役所は、“天使だから”って理由ではじいたりしなかったわ」
「そんな却下理由、見たことないですけど……」
シエルは、思わず笑ってしまう。
「戸籍上は、ちゃんと日本国民で、もうすぐ高校一年生の女の子。
問題になるとしたら、“天使みたいなことができるせいで、シエルが傷つくかどうか”それだけよ」
咲は、真剣な目でシエルを見つめた。
「だから、その部分に関しては、遠慮なく私たちを使って。制度のこと、学校とのやり取り、変な噂への対応。そういう“面倒なこと”は、全部大人の仕事だから」
「……はい」
晃太は、頭をかきながら、どこか照れ臭そうに笑う。
「俺さ、さっきまで“いやぁ、さすがに翼と光輪はないだろ”って思ってたんだよね」
「正直ですね……」
「でも、目の前で見ちゃったからさ…
もう、“ある”前提で考えるしかないわけで……」
晃太は、指先でテーブルの木目をなぞりながら続ける。
「レースの世界でも、“どう考えても人間だけじゃ辿り着けない領域”ってあるんだよ。奇跡みたいなセーブとか、ギリギリの判断とか…

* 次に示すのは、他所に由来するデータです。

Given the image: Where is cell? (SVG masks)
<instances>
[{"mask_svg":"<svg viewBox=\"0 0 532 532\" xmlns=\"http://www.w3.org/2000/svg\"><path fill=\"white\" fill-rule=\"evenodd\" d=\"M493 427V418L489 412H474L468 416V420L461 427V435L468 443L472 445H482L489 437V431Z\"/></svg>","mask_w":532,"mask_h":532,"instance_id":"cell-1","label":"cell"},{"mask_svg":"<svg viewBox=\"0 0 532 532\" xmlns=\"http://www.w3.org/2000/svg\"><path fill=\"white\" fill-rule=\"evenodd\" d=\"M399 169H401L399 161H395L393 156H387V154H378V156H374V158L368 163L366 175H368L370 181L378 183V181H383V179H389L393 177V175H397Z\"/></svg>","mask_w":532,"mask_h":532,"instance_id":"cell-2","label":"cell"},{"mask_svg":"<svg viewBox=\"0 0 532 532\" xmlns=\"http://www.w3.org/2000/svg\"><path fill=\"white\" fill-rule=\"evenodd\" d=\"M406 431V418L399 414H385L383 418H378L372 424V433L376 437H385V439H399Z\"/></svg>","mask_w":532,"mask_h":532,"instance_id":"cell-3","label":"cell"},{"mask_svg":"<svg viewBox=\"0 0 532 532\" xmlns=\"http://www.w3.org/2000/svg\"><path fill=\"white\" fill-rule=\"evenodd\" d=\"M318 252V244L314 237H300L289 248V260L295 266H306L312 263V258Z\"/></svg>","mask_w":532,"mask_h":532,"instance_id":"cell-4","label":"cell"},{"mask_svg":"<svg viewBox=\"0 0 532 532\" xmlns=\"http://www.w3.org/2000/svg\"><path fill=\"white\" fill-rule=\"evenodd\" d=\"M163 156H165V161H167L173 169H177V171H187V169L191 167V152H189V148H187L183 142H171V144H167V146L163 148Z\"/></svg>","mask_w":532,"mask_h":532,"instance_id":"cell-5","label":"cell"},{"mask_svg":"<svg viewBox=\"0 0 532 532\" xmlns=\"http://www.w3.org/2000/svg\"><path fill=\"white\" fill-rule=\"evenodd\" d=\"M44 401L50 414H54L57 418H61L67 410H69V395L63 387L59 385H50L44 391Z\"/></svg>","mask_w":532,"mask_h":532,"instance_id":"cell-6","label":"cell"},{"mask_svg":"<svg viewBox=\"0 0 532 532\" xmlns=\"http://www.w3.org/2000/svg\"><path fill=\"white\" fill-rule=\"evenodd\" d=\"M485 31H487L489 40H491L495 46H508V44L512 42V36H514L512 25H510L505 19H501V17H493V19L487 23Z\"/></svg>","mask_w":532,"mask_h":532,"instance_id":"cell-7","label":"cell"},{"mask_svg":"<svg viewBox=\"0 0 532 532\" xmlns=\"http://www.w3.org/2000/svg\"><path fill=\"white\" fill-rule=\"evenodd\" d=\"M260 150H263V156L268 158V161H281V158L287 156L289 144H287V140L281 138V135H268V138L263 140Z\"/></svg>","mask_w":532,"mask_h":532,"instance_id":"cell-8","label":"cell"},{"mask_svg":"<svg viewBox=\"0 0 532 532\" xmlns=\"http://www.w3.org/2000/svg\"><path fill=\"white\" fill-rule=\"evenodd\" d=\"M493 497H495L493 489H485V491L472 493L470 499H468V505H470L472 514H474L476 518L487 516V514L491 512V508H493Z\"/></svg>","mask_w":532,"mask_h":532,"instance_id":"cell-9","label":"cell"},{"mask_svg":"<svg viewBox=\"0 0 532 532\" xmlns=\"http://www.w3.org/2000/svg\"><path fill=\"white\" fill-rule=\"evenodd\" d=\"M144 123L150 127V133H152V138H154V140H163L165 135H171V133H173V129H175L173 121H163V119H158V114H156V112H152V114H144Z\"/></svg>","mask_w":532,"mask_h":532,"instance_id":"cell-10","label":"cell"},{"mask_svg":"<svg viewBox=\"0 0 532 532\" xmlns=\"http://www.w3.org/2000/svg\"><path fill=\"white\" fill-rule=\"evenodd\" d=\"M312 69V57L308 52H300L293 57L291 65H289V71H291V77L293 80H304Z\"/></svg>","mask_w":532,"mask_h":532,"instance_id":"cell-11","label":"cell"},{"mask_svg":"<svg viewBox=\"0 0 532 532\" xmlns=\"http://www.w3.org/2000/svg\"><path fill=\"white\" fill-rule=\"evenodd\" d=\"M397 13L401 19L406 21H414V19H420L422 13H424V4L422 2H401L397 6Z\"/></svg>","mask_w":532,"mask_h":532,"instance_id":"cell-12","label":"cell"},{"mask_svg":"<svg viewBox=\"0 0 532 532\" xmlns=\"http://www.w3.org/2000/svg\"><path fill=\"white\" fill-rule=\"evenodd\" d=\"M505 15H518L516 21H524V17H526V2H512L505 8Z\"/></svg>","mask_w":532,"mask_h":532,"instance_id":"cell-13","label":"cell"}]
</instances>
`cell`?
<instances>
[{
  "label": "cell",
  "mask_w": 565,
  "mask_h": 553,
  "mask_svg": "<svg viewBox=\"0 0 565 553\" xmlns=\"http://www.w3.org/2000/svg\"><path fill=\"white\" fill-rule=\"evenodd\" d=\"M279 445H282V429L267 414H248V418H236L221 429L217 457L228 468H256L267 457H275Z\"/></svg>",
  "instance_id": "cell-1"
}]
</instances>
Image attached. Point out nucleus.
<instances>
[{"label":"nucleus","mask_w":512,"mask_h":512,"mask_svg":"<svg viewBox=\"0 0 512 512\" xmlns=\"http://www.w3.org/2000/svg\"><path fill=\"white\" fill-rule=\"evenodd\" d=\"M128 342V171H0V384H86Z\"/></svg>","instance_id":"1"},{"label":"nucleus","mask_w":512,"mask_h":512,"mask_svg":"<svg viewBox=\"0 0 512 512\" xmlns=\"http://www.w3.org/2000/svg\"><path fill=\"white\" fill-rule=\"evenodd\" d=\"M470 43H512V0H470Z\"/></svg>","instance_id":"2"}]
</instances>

そういうの見るたびに、“何か上から見てるやついるんじゃないかな”って、勝手に思ってた」
「……はい」
「もし、その“何か”の一部がシエルだって言うなら……正直、“すげぇな”って感想しか出てこない…
でも、それと同時に……」
少し声を低くする。
「危ないことするときは、ちゃんと相談しろよ。
“二回目の死”とか、シャレにならないから……」
「……がんばって、死なないようにします」
「“がんばって”って言うな」
思わず、笑いがこぼれる。
最後に、結衣が、そっとシエルの手を握った。
「ねぇ、シエル」
「……なに?」
「前にも言ったけどさ…」
結衣は、指先に少しだけ力を込める。
「ひとりで背負わないでね」
その一言が、胸の奥にまっすぐ落ちていく。
「翼のことも、光輪のことも、怖かったなら、“怖かった”って言って…
怖くなかったなら、“ちょっとすごくない?”って、ちゃんとドヤって...」
「ドヤる、って……」
「だって、それも含めて“天宮シエル”でしょ?
“天宮大和の記憶を持ってる誰か”じゃなくて……」
言われてみれば、その通りだ。
「だからさ……」
結衣は、少しだけ照れたように笑う。
「これからも、普通に文句言っていいし、普通に甘えていいし、翼が出ちゃったときは、一緒に隠す方法考えるし、どうしても隠せなかったら……一緒に怒られよ」
「一緒に、ですか?」
「そう。一人で怒られんの、嫌じゃん!」
その理屈に、いつもの天宮家らしさが詰まっていた。
シエルは、握られた手に、そっと力を返す。
「……はい!」
喉の奥に、また熱いものがこみ上げてくる。
「鬱陶しいくらいに、頼らせてもらいます」
「よろしい」
結衣が、満足そうに笑った。
その夜――
天宮家のリビングには、いつもより少し遅くまで灯りが点いていた。
翼も光輪も、もうどこにも見えない。